Não sei quanto a você, mas eu
nunca fui entusiasta dessa festa, sempre gostei do feriado, como sempre gostei
de todos os feriados, mas a festa mesmo nunca me atraiu. Quando jovem eu
brincava de ameaçar meu pai dizendo: "Periga de a gente se encontrar em
algum salão!". É que eu soube que meu pai (um "galinheiro",
típico da sociedade machista), costumava ir a bailes de salão. Ele ficava
bravo, dizia que eu não podia frequentar esses lugares, que se me pegasse eu
apanharia muito, e eu só ria. A chance na verdade era zero porque eu não
gostava de bailes de salão nem fora do carnaval. Fui uma vez, quando ainda era
menor de idade, com uma amiga, a um salão da moda da época. Entramos porque a
irmã dela trabalhava no bar que tinha lá dentro e ela quis me mostrar como era.
Forcei minha amiga a sair o mais rápido possível, mal acabei de tomar minha
Cuba-libre gratuita. Um tempo depois, depois que fiz 18 anos e já podia mostrar
a identidade, fui mais duas vezes (no auge das discotecas), uma com algumas
amigas e outra com o namorado, detestei as duas e não fui mais. Não gosto mesmo
de lugares barulhentos e não consigo ver nenhum sentido em ficar me
chacoalhando ao lado de uma multidão aglomerada em um lugar tão barulhento que
ninguém consegue nem ouvir música nem conversar.

→ **Material recolhido**
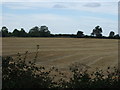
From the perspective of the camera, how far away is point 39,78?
400cm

→ **Objetivo**
Prossiga o relato sobre o carnaval e os bailes de salão a partir da última frase apresentada.

→ **Resultado do exercício**
Mas, quando morei no Rio de
Janeiro, eu e meu marido gostávamos de sair às ruas à tarde para acompanhar a
pé o pessoal que estava indo para a Rio Branco ver os blocos, às vezes
chegávamos até lá, pegávamos uma cerveja e ficávamos um pouco olhando um dos
desfiles e depois voltávamos passando pelo Largo do Machado onde a gente via as
crianças fantasiadas para o bloquinho infantil que sai de lá. O gostoso é ver
as fantasias criativas e a alegria das pessoas. Até ficamos uma vez no gramado
ouvindo um pouco do Sargento Pimenta. Também não gosto dos desfiles de escola
de samba. Vejo a arquibancada do sambódromo como uma possibilidade de tortura e
não de diversão e não tenho paciência para ficar horas na frente da televisão
vendo o "Desfile das Campeãs". Mas adoro ver gente feliz!
Mudando de assunto, vi o filme
Adú. É muito bom e muito triste. Um daqueles filmes que me provocam sentimento
oposto à caminhada das pessoas para ver os blocos no carnaval. É terrível
pensar que tudo aquilo é real, que tem muitas histórias como a do filme, e
muitas outras piores ainda. Ver aquele cenário de miséria dá uma total
desesperança na humanidade. Sempre que vejo filmes que retratam tragédias como
exploração, escravidão, miséria, penso que a humanidade nunca será mais do que
isso! E penso também que se existisse uma entidade criadora consciente
qualquer, ela seria uma coisa tão abominável que superaria minha capacidade de
imaginar o abominável só pelo fato de ter criado a vida como ela é. Para mim o
maior e mais terrível gesto do personagem deus da bíblia não foi destruir a
humanidade no dilúvio nem mandar Josué cometer genocídio. Foi dizer "Faça-se
a luz".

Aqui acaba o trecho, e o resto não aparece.